South Africa to host BRICS office
South Africa is set to reinforce its position as a regional economic hub, as it prepares to open a regional office, which would channel funding drawn from the New Development Bank (NDB) of the Brazil-Russia-China-India-South Africa (BRICS) grouping.
The Africa Regional Office (ARO) is expected to open in Johannesburg by the year-end, Pravin Gordhan, South Africa’s Finance Minister, was quoted as saying.
But NDB officials told The Hindu that South Africa’s role would be initially confined within the boundaries of its neighbourhood. However, expansion of the multilateral lender, with larger African membership, can increase the NDB’s continental reach.
“Initially, it will look at South Africa”

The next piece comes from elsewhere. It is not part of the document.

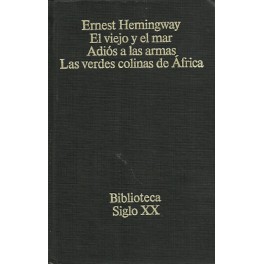 El Viejo y el Mar / Adiós a las Armas / Las Verdes Colinas de África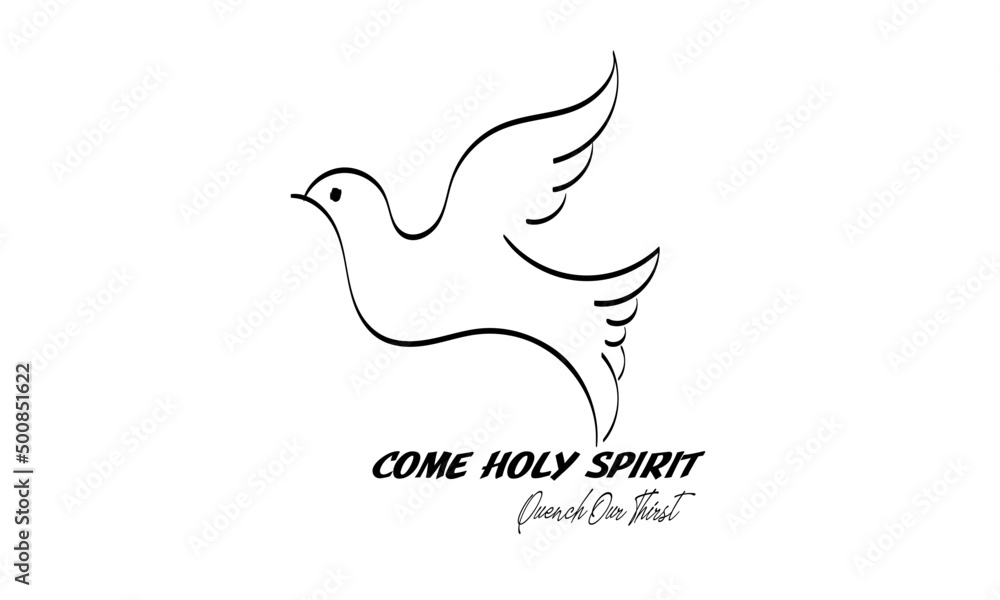 Obraz premium Come Holy Spirit. Quench Our Thirst. Pentecost Sunday. Use as poster, card, flyer or T Shirt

NDB funding could help reduce Africa’s infra-funding gap, which stands at an enormous $100 billion a year, throttling the continent’s promising growth prospects. “The office can [initially] look at projects only in South Africa and the region,” says Leslie Maasdorp, NDB’s vice-president and chief financial officer. He pointed to two conditions that would guide the NDB’s funding strategy in Africa at this stage. South Africa, he stressed, must be the economic beneficiary of a funded project; and the economic infrastructure of another country receiving the investment, must be integrated with South Africa.
“For example if South African companies invest in a water scheme related to, let us say the Cabora Bassa hydro-project in neighbouring Mozambique, it is possible to do so provided the water is transported to South Africa.” “But funding a project between Mozambique and Zimbabwe would not be possible as this would by-pass South Africa.”

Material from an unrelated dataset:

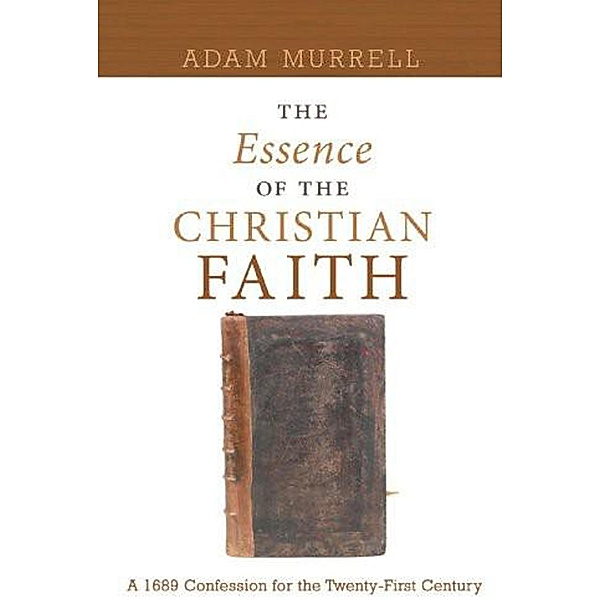 The Essence of the Christian Faith, Adam Murrell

‘African nations can get more NDB funds’
Mr. Maasdorp explained that NDB’s funds to Africa could increase if more African members join the lender, after it opens up to new members, within the next 20 months. When it expands, the BRICS countries would dilute their share to 55 per cent, and developing countries or middle income countries would take up another 25 per cent. The rest 20 per cent would be open for the developed countries. “African countries can join and take advantage of this situation, and proportionally increase fund flows to the continent, as 80 per cent of the shareholding would be held by the emerging markets and the developing countries,” Mr. Maasdorp observed.
South African officials are confident that Pretoria would be able to play a key role in the continent’s infra development, with the NDB as a major supporting pillar. “South Africa has the best business infrastructure on the continent; if you look at the world competitiveness index, you will find us in the top five in the world.
Agriculture is also strong, as are the mining and telecommunication sectors among others,” Mr. Gordhan told The Hindu, on the sidelines of NDB’s first annual conference.
He highlighted that over time, South Africa would be able to leverage its linkages with other financial institutions such as the Development Bank for Southern Africa and the African Development Bank. “This could be paired with the boost that the NDB channel of funding would provide.” Mr. Gordhan observed that nailing specific projects for funding will not be a problem. “One of the big issues on the African continent is regional integration. Logistics and infrastructure is fairly weakly developed.
Intra-African trade is 11-12 per cent compared to East Asia, which is over 50 per cent, and Europe over 60 per cent of the total trade. So there is huge potential to develop trade related infrastructure, whether it is East Africa, Southern Africa or West Africa. So the possibilities are endless.”